About this exercise: From the first line of the material through the line containing "United States, site archbold_FL-02.", restate everything word for word and nothing more.

# # # # # # #

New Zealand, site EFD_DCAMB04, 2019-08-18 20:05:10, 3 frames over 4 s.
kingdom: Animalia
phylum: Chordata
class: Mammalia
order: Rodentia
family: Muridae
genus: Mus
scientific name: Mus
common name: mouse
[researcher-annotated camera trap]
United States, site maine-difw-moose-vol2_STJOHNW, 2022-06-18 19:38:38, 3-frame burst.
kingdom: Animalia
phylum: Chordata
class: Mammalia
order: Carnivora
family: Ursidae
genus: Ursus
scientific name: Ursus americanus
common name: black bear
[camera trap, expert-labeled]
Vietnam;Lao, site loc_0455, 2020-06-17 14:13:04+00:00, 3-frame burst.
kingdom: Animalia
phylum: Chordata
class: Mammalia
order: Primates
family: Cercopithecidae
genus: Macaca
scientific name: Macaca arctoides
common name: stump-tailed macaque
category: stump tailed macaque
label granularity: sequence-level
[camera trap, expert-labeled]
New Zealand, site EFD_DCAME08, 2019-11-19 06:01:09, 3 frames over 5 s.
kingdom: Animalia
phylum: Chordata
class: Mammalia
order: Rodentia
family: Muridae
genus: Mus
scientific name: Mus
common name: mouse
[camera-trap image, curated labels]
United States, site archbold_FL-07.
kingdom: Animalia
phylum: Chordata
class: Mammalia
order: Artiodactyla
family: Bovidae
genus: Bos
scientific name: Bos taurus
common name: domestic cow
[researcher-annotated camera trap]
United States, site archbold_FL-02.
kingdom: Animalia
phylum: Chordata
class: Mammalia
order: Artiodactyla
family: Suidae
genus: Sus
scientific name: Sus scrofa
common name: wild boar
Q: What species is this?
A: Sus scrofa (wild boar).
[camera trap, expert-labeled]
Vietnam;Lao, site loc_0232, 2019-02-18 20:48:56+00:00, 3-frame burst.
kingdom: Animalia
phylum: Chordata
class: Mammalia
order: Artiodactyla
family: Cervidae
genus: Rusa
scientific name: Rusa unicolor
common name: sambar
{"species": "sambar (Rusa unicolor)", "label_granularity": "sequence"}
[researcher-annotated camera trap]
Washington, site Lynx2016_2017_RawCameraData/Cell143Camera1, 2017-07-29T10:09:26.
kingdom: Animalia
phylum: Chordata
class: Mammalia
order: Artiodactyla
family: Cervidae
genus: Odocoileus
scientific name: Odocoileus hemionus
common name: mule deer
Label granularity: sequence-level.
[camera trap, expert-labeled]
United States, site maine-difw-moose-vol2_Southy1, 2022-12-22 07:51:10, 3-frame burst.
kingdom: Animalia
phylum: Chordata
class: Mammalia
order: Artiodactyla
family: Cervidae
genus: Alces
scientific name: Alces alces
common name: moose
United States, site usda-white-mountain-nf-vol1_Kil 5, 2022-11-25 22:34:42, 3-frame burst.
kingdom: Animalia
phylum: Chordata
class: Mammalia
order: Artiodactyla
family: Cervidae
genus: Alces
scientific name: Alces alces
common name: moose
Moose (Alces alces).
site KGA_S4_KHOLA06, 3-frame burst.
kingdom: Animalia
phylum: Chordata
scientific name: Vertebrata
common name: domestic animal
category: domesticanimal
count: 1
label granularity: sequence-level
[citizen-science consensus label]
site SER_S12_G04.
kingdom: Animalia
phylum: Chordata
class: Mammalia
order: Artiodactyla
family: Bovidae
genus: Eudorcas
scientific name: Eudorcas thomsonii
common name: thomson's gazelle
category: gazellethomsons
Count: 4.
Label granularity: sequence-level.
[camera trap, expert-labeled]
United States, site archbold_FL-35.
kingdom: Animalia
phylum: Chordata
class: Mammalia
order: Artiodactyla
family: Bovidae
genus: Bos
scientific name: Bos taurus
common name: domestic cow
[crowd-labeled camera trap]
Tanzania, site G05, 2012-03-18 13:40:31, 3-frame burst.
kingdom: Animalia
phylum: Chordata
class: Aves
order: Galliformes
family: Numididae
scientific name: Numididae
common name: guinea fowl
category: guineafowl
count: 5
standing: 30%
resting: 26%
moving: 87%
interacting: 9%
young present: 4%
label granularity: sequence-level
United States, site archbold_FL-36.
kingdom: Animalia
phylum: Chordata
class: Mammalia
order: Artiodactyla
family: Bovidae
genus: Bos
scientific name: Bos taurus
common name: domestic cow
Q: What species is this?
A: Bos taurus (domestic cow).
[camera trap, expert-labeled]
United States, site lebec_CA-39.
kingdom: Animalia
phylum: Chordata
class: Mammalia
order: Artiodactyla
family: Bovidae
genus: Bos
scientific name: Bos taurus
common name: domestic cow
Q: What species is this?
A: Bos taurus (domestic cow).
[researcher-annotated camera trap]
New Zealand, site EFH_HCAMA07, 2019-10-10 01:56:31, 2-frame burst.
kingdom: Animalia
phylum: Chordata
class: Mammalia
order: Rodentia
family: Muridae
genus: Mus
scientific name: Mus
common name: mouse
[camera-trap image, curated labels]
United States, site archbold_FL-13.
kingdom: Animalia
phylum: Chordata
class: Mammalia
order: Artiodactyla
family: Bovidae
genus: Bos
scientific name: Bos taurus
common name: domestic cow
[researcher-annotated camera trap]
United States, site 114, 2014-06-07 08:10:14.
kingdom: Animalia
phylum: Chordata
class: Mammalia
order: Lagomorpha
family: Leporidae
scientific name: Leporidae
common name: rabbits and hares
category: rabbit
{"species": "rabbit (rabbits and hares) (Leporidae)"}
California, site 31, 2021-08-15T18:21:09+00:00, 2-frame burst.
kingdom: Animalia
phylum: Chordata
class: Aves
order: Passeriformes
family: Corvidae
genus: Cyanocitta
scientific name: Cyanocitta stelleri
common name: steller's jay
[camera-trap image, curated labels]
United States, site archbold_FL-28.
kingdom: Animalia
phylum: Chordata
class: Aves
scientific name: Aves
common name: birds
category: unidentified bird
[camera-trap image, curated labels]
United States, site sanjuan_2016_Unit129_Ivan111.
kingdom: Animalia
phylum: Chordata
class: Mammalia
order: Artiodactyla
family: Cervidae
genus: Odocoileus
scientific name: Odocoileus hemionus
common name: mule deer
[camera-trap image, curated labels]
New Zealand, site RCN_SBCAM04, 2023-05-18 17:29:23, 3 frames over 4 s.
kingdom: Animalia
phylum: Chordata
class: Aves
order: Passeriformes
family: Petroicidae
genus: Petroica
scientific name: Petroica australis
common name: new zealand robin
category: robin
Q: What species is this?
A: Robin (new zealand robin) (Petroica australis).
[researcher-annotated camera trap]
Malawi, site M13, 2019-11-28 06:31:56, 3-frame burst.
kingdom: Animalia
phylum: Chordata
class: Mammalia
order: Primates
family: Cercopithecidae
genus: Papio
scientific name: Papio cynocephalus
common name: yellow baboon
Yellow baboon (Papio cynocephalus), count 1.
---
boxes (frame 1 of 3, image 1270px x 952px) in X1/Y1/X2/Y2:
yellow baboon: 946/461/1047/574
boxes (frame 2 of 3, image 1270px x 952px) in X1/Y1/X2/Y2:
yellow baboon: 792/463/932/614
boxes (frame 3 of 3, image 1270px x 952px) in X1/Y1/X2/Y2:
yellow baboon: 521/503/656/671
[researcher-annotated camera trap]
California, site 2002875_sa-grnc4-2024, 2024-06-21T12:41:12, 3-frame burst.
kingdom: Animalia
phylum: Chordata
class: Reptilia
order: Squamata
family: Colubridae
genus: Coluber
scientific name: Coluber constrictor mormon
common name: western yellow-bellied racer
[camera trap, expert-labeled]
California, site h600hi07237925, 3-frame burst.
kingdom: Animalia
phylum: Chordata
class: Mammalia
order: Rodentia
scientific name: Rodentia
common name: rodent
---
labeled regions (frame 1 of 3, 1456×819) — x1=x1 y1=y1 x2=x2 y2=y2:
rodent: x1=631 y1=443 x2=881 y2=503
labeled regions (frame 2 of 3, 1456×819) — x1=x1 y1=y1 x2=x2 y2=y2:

# # # # # # #

Result of this task:
New Zealand, site EFD_DCAMB04, 2019-08-18 20:05:10, 3 frames over 4 s.
kingdom: Animalia
phylum: Chordata
class: Mammalia
order: Rodentia
family: Muridae
genus: Mus
scientific name: Mus
common name: mouse
[researcher-annotated camera trap]
United States, site maine-difw-moose-vol2_STJOHNW, 2022-06-18 19:38:38, 3-frame burst.
kingdom: Animalia
phylum: Chordata
class: Mammalia
order: Carnivora
family: Ursidae
genus: Ursus
scientific name: Ursus americanus
common name: black bear
[camera trap, expert-labeled]
Vietnam;Lao, site loc_0455, 2020-06-17 14:13:04+00:00, 3-frame burst.
kingdom: Animalia
phylum: Chordata
class: Mammalia
order: Primates
family: Cercopithecidae
genus: Macaca
scientific name: Macaca arctoides
common name: stump-tailed macaque
category: stump tailed macaque
label granularity: sequence-level
[camera trap, expert-labeled]
New Zealand, site EFD_DCAME08, 2019-11-19 06:01:09, 3 frames over 5 s.
kingdom: Animalia
phylum: Chordata
class: Mammalia
order: Rodentia
family: Muridae
genus: Mus
scientific name: Mus
common name: mouse
[camera-trap image, curated labels]
United States, site archbold_FL-07.
kingdom: Animalia
phylum: Chordata
class: Mammalia
order: Artiodactyla
family: Bovidae
genus: Bos
scientific name: Bos taurus
common name: domestic cow
[researcher-annotated camera trap]
United States, site archbold_FL-02.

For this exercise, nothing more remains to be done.